Structure of Thymidylate Kinase from Ehrlichia chaffeensis
Author Information
Author(s): Leibly David J., Abendroth Jan, Bryan Cassie M., Sankaran Banumathi, Kelley Angela, Barrett Lynn K., Stewart Lance, Van Voorhis Wesley C.
Primary Institution: Seattle Structural Genomics Center for Infectious Disease (SSGCID), USA
Conclusion
The study presents a 2.15 Å resolution crystal structure of thymidylate kinase from E. chaffeensis, revealing significant structural features and potential implications for drug design.
Supporting Evidence
- A 2.15 Å resolution crystal structure of thymidylate kinase was successfully obtained.
- The structure revealed significant changes at the C-terminus compared to other TMPKs.

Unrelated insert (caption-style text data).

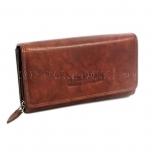 Naiste rahakott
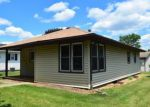 Foreclosed Home in Dover 44622 UNION AVE - Property ID: 3979589118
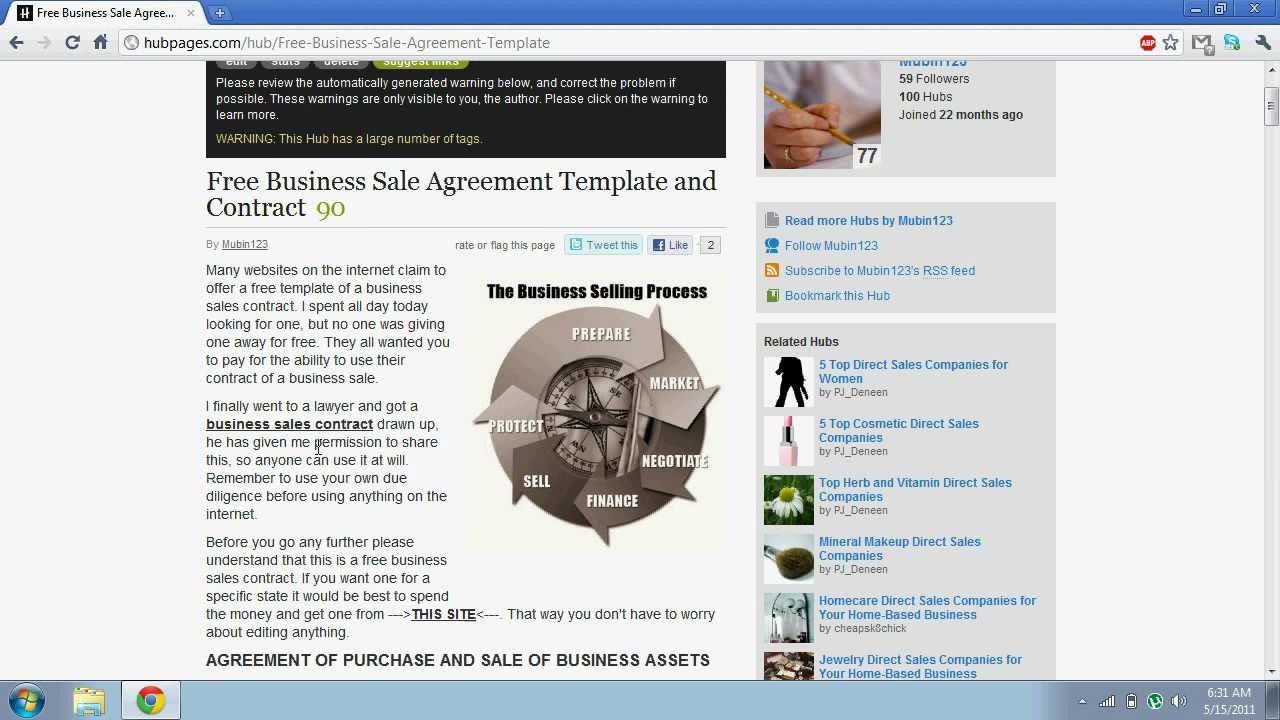 Free Business Sales Agreement Template YouTube – Business Sale Contract Template Free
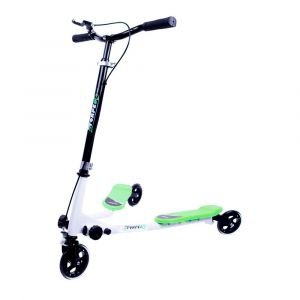 Три скутер WORKER Fliker 100, Зелен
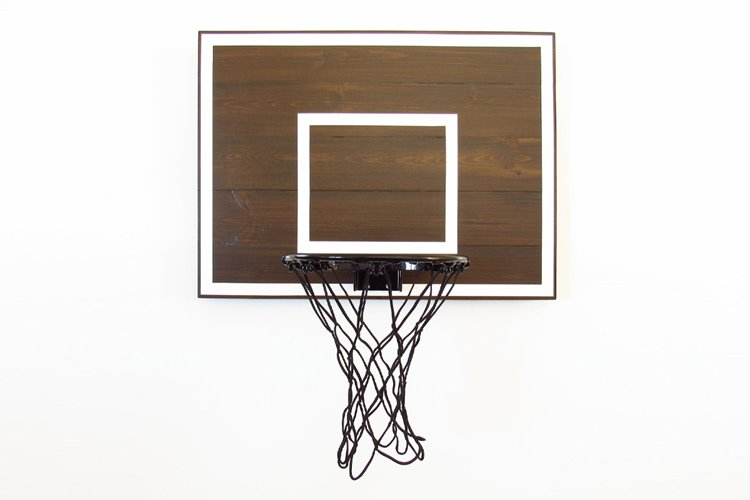 YOUTUBER INVENTS ROBOTIC BASKETBALL HOOP WITH FACIAL RECOGNITION TO ENSURE PEOPLE NEVER MISS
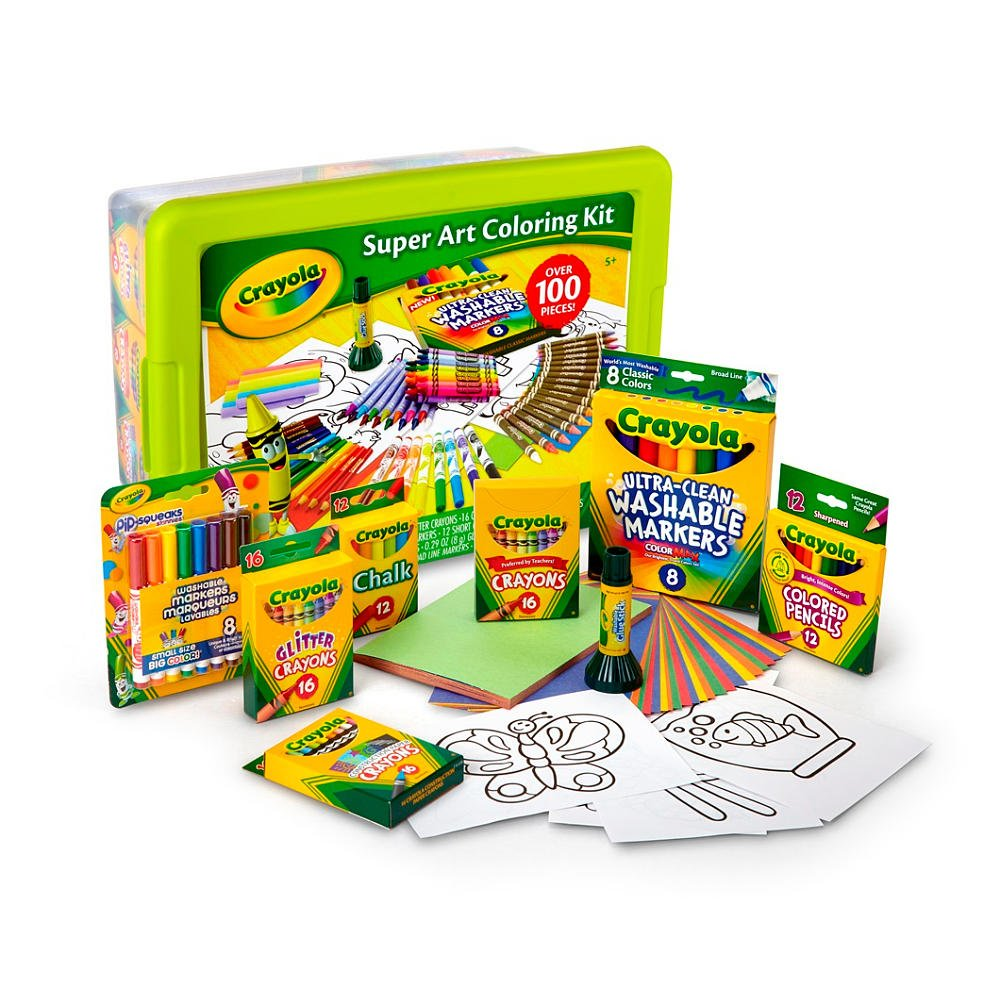 Amazon.com: Crayola Super Art Coloring Kit - Green or Yellow: Toys ...
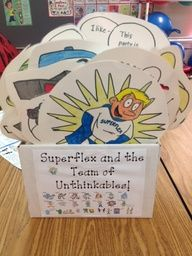 I want to make this for my students along with the Superflex curriculum.  Love the Superflex stuff!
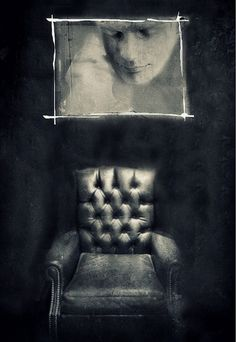the poet's chair ~ Roger Guetta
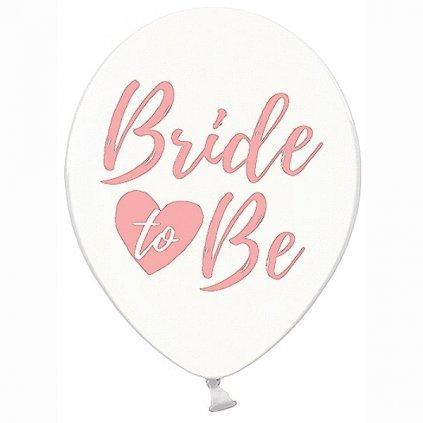 """BALÓNEK průhledný s růžovým """"Bride to be"""" 30cm 50ks"""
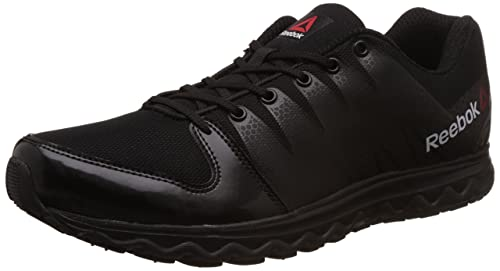 8c278c2b0 Reebok Men s Cool Traction Black Running Shoes - 9 UK India (43 EU ...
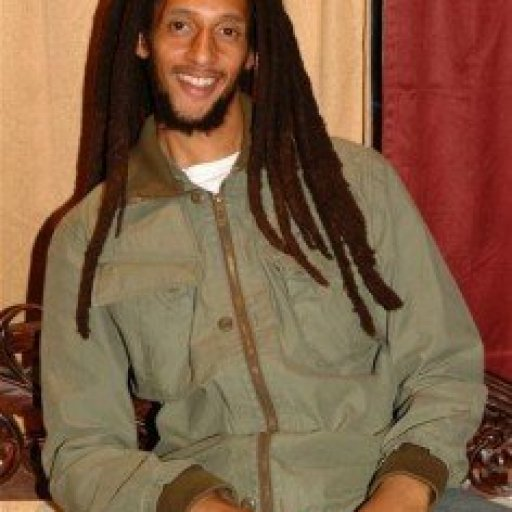 JulianMarley1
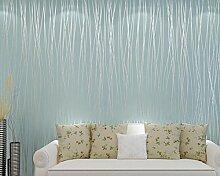 Moderne Minimalistische Vertikale Streifen Schlicht Vliestapete Wohnzimmer Schlafzimmer Tapeten Hintergrund Schaufenster Restaurant,Blue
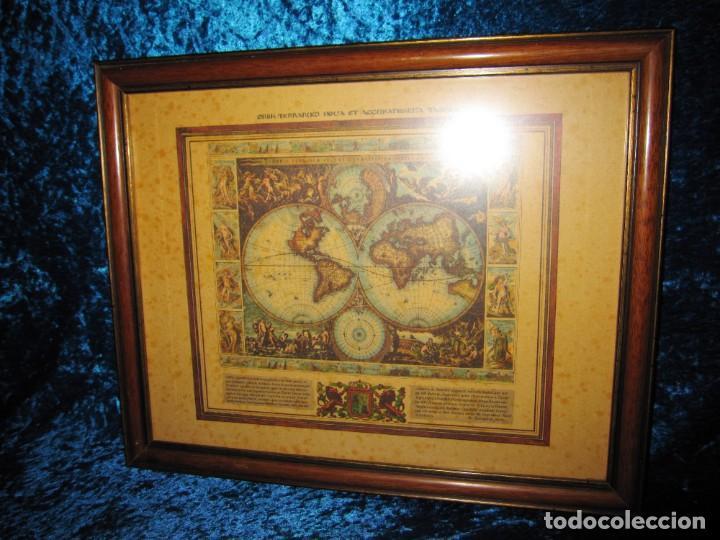 Arte: Cuadro Mapa Orbis Terrarum Nova Et Accuratissima Tabula. Nicolau Visscher Nicolas Nicolaes 1658 - Foto 11 - 205317806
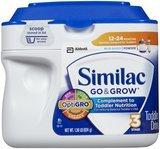 $10 Off Select Cases of Similac Fomul...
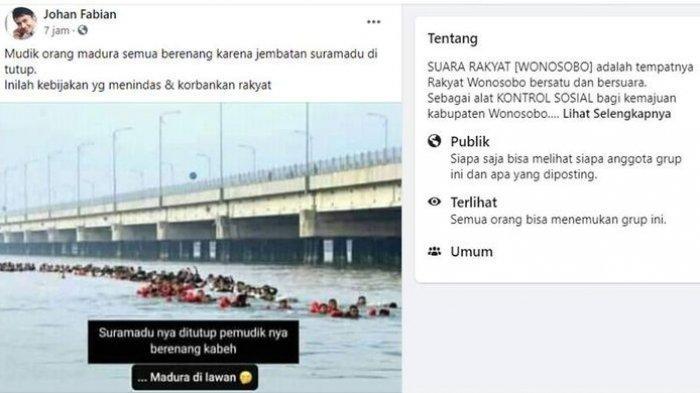 Tangkapan layar unggahan pemudik berenang di Selat Madura Surabaya karena Jembatan Suramadu ditutup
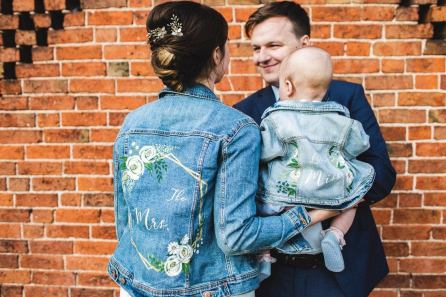 mummy and me bridal painted jacket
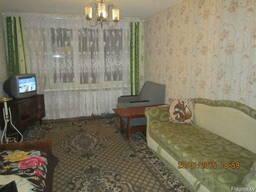 Квартира на сутки, короткие сроки - фото 3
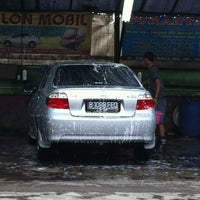 Photo taken at Suranta Jaya Car Wash by Risa R. on 8/2/2012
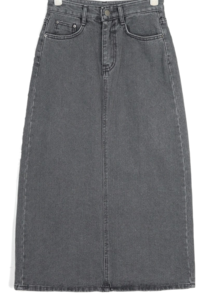 alika denim long skirts (s, m, l)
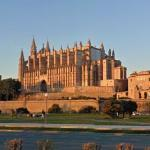 """La Seu"" Cathedral of Palma. (StreetView)"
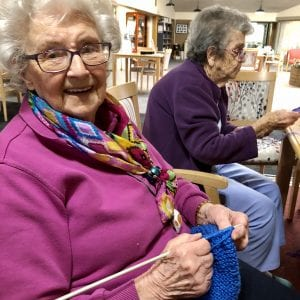 Knitting project ACH Group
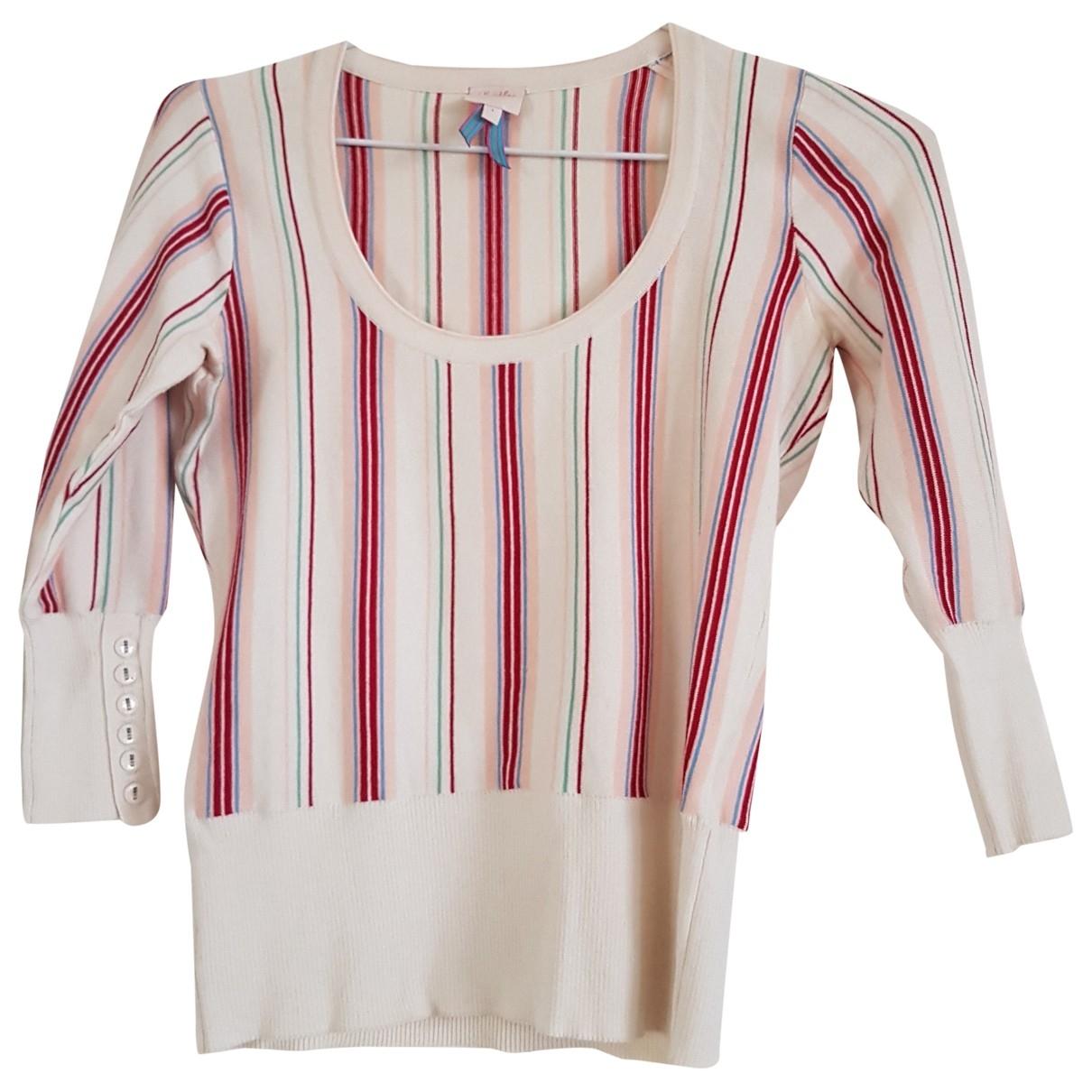 Whistles - Pull   pour femme en coton - multicolore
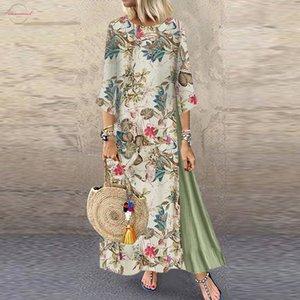 Женщины Осень Платье Плюс Размер Новая Мода Старинные Печати Цветочные Патч Платье 3 4 Рукава O Шеи Свободные Макси Летнее Платье 2020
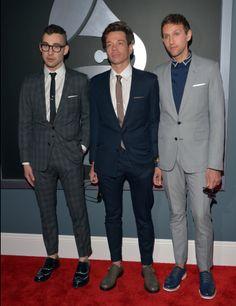 Los chicos del Grupo Fun: Jack Antonoff, Nate Ruess y Andrew Dost en los Grammys
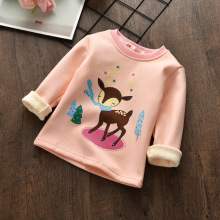 Buy BibiCola Baby Girls Outerwear Autumn Winter Kids Girls Cartoon Warm Coats Children Girls Long Sleeve Fleece Velvet Shirt Outfits for $8.11 in AliExpress store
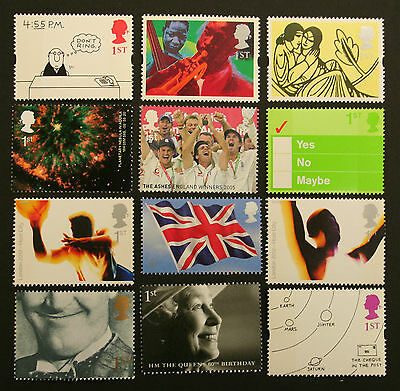 DISCOUNT 1st Class Stamps for Postage - Various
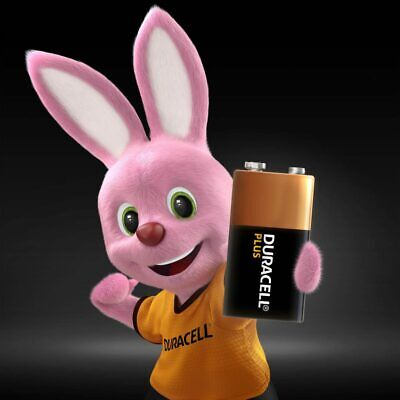 Duracell Plus Power 9V Block PP3 LR22 Batteries, Smoke Alarms MN1604 EXPIRY 2024 • 5.99£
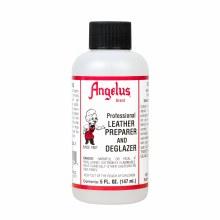 Angelus Professional Leather Preparer and Deglazer 147ml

- Four monomers were identified per asymmetric unit in the crystal structure.
Takeaway
Scientists studied a protein from a germ that can make people sick, and they found out how it looks at a tiny level, which can help in making medicines.
Methodology
The thymidylate kinase gene was expressed in E. coli, purified, and crystallized for structural analysis.
Limitations
The study does not explore the biological implications of the structural differences observed.
Digital Object Identifier (DOI)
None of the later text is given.